§ WORK TO COMPLETE
From the news text on COVID-19 in Australia, list every figure given for case or death counts, along with what each one counts.

§ TEXT SHOWN
####################
Tourists are seen at a dock in Sydney, Australia, March 10, 2020. The number of confirmed COVID-19 cases in Australia has reached 100, Federal Health Minister Greg Hunt announced on Tuesday. (Xinhua/Bai Xuefei)
Tourists are seen at a dock in Sydney, Australia, March 10, 2020. The number of confirmed COVID-19 cases in Australia has reached 100, Federal Health Minister Greg Hunt announced on Tuesday. (Xinhua/Bai Xuefei)

Australians have been told to spend the upcoming Easter holidays at home, despite the number of new COVID-19 cases flattening.

The country recorded less than 100 new cases in a 24-hour period, taking the total number of infections beyond 6,000, with a death toll of 51.

New infections were down compared with previous weeks but authorities said that Australians should remain vigilant nonetheless.
####################
§ PROVIDED MATERIAL
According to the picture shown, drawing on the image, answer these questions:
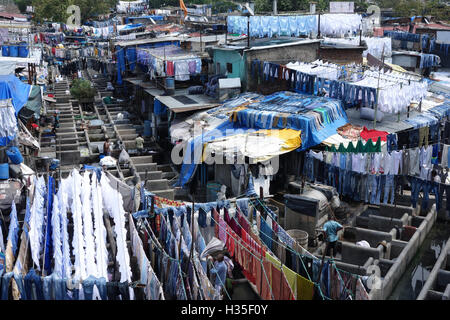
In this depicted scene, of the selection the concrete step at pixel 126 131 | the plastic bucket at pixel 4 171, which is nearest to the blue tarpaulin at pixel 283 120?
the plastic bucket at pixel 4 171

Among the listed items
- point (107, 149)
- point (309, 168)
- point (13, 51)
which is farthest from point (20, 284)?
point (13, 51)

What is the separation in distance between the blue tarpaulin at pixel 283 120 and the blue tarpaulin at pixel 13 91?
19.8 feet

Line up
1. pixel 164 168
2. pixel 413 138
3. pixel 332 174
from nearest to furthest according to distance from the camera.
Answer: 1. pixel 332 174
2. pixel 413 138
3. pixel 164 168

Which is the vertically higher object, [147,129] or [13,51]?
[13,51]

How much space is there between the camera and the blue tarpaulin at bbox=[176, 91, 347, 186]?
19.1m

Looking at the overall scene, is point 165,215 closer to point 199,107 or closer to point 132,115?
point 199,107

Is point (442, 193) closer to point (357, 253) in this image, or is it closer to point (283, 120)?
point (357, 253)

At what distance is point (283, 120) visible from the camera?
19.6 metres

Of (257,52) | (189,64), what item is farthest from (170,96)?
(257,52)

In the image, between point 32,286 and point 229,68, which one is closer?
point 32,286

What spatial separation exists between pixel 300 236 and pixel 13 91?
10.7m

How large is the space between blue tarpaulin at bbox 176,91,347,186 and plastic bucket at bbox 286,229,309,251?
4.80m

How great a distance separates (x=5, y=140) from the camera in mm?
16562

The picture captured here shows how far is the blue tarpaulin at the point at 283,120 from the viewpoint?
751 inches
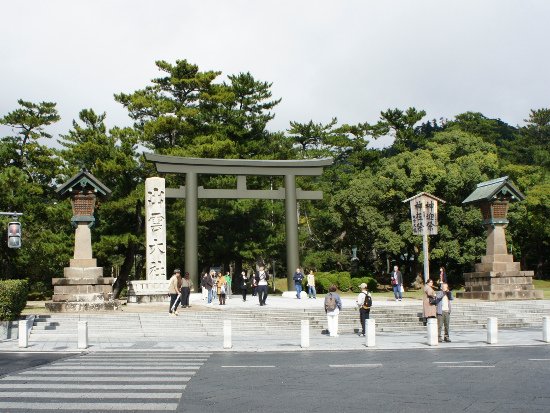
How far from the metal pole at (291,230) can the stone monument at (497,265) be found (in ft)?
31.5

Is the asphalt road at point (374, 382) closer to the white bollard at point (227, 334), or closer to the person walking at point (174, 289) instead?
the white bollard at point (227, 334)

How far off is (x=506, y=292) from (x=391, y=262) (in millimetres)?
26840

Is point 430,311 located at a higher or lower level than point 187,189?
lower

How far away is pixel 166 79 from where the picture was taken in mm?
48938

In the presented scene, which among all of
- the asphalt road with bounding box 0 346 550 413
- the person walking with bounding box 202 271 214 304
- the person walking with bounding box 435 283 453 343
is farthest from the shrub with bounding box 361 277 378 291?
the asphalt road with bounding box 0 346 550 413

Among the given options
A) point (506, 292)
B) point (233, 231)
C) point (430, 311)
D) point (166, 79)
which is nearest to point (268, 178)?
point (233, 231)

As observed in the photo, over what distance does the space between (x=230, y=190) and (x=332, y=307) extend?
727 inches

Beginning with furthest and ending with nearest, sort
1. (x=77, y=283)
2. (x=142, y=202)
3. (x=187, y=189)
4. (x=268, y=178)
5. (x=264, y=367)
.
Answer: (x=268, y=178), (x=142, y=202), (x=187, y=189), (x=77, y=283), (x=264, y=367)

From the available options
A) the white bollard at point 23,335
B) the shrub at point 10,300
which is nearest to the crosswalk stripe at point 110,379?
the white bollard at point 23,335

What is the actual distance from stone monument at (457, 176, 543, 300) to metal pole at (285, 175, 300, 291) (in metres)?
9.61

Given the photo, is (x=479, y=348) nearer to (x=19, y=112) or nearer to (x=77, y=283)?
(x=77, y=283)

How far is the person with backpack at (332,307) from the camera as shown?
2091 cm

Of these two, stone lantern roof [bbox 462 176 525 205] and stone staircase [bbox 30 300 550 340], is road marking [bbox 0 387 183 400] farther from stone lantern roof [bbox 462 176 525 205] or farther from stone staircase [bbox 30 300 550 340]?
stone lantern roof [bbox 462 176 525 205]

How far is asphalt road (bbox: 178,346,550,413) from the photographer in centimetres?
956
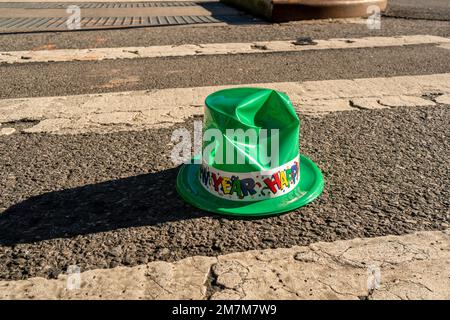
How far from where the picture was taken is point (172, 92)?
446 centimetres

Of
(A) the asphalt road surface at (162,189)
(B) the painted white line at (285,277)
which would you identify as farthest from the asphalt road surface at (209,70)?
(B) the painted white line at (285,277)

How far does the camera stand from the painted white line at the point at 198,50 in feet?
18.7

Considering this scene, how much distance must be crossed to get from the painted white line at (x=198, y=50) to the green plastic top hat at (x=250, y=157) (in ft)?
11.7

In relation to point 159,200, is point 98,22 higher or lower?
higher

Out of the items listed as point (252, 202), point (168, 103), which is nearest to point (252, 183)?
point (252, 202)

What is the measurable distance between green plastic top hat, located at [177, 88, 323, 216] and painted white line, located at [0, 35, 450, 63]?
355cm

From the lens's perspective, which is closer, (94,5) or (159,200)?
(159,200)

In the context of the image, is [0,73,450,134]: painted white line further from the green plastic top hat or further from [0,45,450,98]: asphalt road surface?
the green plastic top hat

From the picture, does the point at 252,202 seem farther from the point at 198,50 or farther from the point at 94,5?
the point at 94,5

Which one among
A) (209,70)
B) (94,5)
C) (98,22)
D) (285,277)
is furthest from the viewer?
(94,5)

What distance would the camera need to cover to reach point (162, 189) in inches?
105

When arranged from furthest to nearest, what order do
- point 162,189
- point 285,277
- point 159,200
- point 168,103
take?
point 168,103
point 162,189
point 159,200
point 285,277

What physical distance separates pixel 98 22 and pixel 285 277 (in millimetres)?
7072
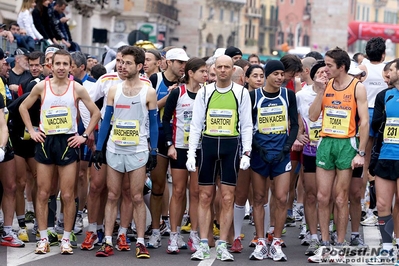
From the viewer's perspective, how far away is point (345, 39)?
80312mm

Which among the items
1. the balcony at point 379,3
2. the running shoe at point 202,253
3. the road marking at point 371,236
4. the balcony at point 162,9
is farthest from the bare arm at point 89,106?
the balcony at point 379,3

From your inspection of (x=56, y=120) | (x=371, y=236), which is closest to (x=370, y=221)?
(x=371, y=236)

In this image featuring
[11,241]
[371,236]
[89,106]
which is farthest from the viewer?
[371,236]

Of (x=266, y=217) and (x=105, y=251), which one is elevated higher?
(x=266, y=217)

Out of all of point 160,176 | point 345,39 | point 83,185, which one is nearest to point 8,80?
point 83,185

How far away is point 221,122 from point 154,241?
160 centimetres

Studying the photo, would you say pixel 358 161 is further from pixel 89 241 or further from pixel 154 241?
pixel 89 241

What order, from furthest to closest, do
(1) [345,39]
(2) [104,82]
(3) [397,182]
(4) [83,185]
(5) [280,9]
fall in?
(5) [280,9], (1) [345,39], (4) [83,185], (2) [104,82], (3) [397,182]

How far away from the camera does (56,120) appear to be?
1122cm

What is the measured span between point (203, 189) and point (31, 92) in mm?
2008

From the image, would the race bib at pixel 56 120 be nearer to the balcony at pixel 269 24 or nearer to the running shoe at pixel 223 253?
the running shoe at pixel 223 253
####################
§ SOLUTION FOR THIS TASK
- 100: confirmed COVID-19 cases in Australia, as announced by Federal Health Minister Greg Hunt
- Less than 100: new cases recorded in a 24-hour period
- Beyond 6,000: total number of infections
- 51: death toll